The district will provide smart devices for students to learn from home during this time. Any parents with questions about where to pick up their device, how to set up their child's account or how to continue picking up school meals during the remote-learning portion of the year should contact their child's principal.

Remote start on Aug. 31

What will classes look like?

Fort Thomas has moved back its start date to Aug. 31 with non-traditional instruction (NTI) for the first few weeks of classes.

Before Gov. Andy Beshear's recommendation to delay the start of in-person instruction until Sept. 28, Fort Thomas intended to return to on-campus learning on Aug. 26.

"This seven-day stretch (from 8/24 to 8/31) will allow our teachers and staff the additional planning time necessary to create lesson plans and map out what learning from home will look like during the first month of the school year. We have an incredibly talented team of teachers and staff and they'll do an amazing job," wrote Superintendent Dr. Karen Cheser.

District leaders hope to be back in schools for five-day-a-week learning on Sept. 28.

"But, in the meantime, we will continue to be in contact with state and local health officials while monitoring COVID-19 infection data in Fort Thomas, the surrounding region and the state of Kentucky," Cheser said.

In the district's original plan, families would be able to choose to keep children home for online learning or send them to school for a full five-day week. Each choice will hold until the end of the fall semester, barring a change that forces the entire district to move online.

In a previous letter to families, superintendent Cheser wrote: "We do not have the same constraints that are forcing others to begin the year with an A/B schedule or with NTI. … we were able to meet the safety requirements through creative scheduling, new uses of space, and innovative programming in order to keep student cohorts small and 6-foot distanced.”

What safety measures can I expect?

Each school within the district has a separate web page, accessible by scrolling to the bottom of this one, outlining its specific safety requirements.

Virtual start on Aug. 31, then parents’ choice (Blended learning or online)

What will classes look like?

Classes will begin remotely on Aug. 31, superintendent Tony Watts announced the day after Gov. Beshear made his public recommendation. Families should expect their children to continue learning from home until at least Sept. 28.

Once in-person instruction resumes, Newport families will have a choice between sending their children to school for part of the week or keeping them home to learn virtually full-time.

The blended learning model will divide students into two groups: One that attends in-person classes on Monday and Tuesday, then one that does the same on Thursday and Friday. All school buildings will be closed on Wednesdays for deep cleaning and sanitizing, according to a news release from superintendent Tony Watts.

Depending on the status of the pandemic later in the fall, the district could transition to a totally virtual model to keep students safe.

What safety measures can I expect?

Students attending in-person classes will have their temperatures taken when they enter their building each morning; masks will be required unless seated.

Teachers, not students, will move between classrooms throughout the day to minimize opportunities for transmission of the virus.

School meals will be eaten in classrooms, not cafeterias. Water fountains will be shut off, but students will receive water bottles.

Remote start on Aug. 26

Nailing down a plan has been tough for Southgate, superintendent Greg Duty wrote in an Aug. 10 letter to parents: "I have come to realize that everything that we do now has become very fluid and changes may occur on a daily basis."

Like other districts in the county, Southgate will delay the start of in-person instruction until at least Sept. 28. All students will learn virtually until then, Duty wrote, promising more details for families soon.

"We can assure you that our Team will continue to work around the clock and make the best decisions possible for our students and staff," he wrote. "There has been a lot of resources put into our reopening plan thus far so we’ll continue to focus on the top priorities within it."

According to the district calendar posted online, the first day of school is still Aug. 26.

== Work to complete ==
[A] Translate this sentence from the school reopening text into Spanish: "Teachers, not students, will move between classrooms throughout the day to minimize opportunities for transmission of the virus."
[B] Quote the passage of the school reopening text that begins with the words containing "In a previous" and ends with "learning or online)".

[Scene geometry reasoning data]
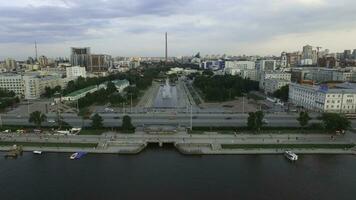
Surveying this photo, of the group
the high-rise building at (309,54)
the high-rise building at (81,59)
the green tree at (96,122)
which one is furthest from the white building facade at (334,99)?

== Answers by task ==
[A] Los maestros, no los estudiantes, se trasladarán entre las aulas a lo largo del día para minimizar las oportunidades de transmisión del virus.

[B]
In a previous letter to families, superintendent Cheser wrote: "We do not have the same constraints that are forcing others to begin the year with an A/B schedule or with NTI. … we were able to meet the safety requirements through creative scheduling, new uses of space, and innovative programming in order to keep student cohorts small and 6-foot distanced.”

What safety measures can I expect?

Each school within the district has a separate web page, accessible by scrolling to the bottom of this one, outlining its specific safety requirements.

Virtual start on Aug. 31, then parents’ choice (Blended learning or online)